- GIVEN EXERCISE:
Please copy the entries again, from the line containing "What spatial distance" through the end of the entries, and raise every number in the answers (the distances and pixel coordinates) by 24. Leave out the pictures.

- MATERIAL PROVIDED:
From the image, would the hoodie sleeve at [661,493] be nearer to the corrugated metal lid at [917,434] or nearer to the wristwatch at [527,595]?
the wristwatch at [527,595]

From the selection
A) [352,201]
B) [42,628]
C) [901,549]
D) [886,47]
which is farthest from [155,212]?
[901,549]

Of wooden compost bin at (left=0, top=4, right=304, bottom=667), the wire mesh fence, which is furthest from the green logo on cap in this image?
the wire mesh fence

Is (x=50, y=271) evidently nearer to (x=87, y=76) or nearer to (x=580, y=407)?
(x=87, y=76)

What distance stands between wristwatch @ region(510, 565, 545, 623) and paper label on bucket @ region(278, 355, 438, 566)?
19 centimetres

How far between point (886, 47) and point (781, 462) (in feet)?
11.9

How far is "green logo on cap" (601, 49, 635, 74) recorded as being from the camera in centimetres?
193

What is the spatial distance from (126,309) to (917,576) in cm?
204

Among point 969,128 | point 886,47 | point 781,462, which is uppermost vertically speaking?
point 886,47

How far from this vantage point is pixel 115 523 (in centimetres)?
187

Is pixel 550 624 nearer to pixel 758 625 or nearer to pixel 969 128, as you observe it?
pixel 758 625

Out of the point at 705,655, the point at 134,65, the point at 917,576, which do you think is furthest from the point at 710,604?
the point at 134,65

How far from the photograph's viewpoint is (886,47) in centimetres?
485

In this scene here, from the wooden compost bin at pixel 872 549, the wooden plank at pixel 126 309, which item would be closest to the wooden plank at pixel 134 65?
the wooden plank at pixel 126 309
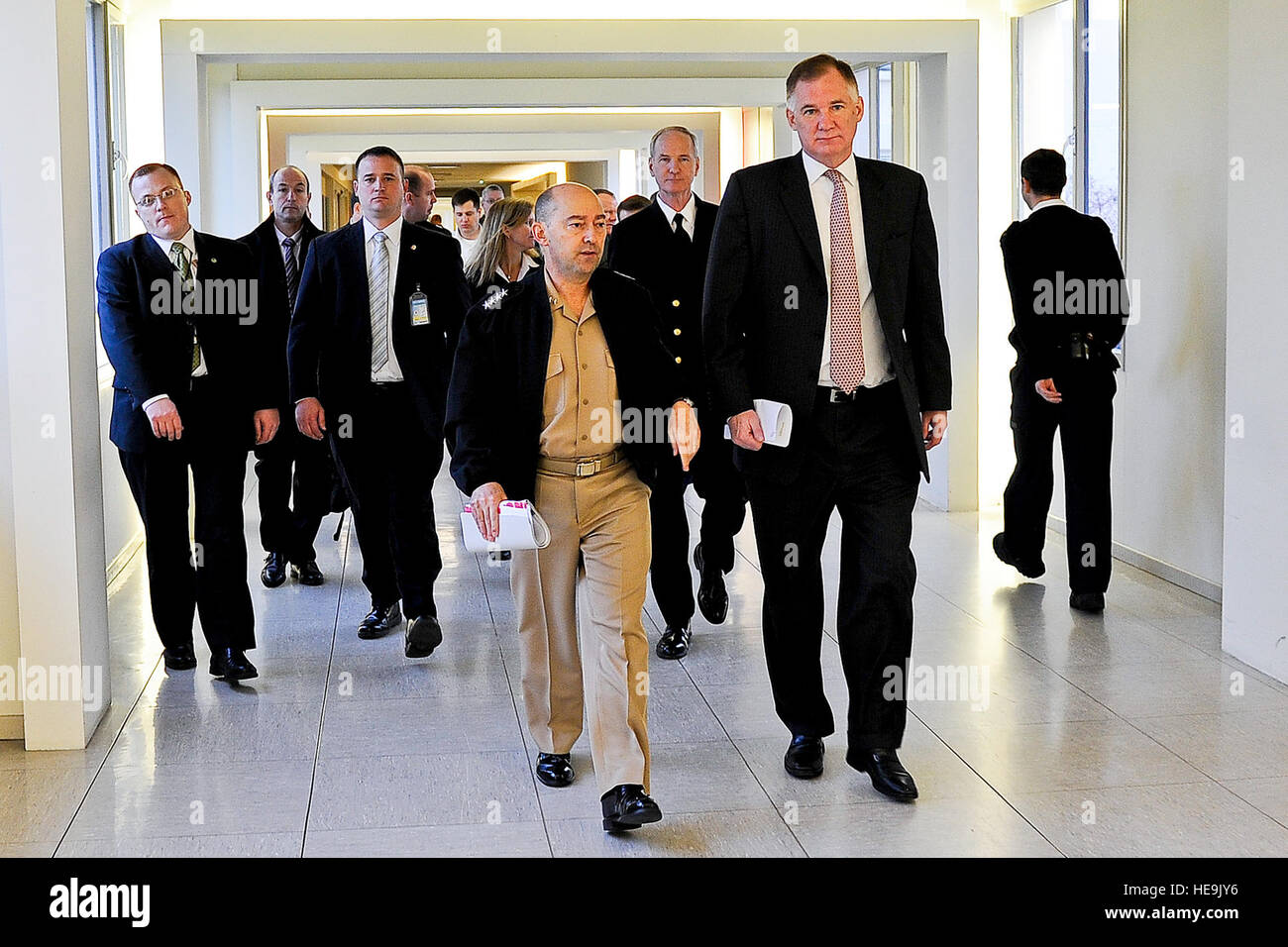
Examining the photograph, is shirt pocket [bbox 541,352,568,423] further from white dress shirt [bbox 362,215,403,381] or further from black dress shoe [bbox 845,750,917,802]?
white dress shirt [bbox 362,215,403,381]

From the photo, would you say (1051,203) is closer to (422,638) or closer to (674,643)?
(674,643)

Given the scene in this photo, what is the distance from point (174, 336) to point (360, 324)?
2.53ft

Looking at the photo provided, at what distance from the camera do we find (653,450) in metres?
4.04

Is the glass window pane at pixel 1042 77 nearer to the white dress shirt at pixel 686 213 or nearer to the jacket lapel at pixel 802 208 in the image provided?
the white dress shirt at pixel 686 213

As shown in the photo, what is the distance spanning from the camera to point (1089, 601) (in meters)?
6.55

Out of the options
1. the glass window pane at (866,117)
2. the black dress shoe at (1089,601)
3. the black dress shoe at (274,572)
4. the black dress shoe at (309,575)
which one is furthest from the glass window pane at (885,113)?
the black dress shoe at (274,572)

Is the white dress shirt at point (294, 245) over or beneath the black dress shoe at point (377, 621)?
over

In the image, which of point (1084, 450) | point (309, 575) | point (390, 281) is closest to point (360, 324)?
point (390, 281)

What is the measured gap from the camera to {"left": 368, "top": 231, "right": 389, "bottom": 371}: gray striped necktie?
591cm

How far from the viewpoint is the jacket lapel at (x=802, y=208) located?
4180 mm

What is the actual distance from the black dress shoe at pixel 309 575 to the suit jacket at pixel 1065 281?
353cm

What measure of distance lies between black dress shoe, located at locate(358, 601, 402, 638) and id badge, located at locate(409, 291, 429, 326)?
4.13ft

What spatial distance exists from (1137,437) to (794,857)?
4450mm

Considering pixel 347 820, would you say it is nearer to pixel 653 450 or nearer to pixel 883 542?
pixel 653 450
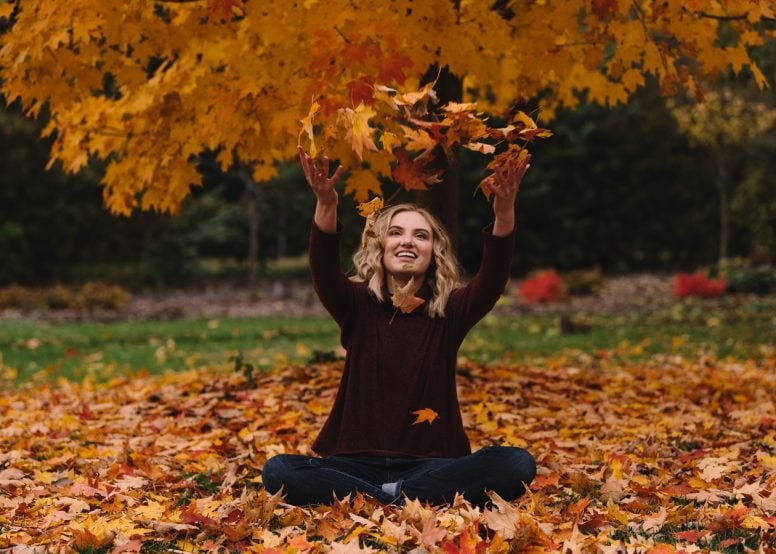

- FINISHED ANSWER:
What spatial distance exists from (1137,437) to (794,857)?
4474mm

Considering pixel 347 820, would you say it is nearer to pixel 653 450 or nearer to pixel 883 542?
pixel 677 474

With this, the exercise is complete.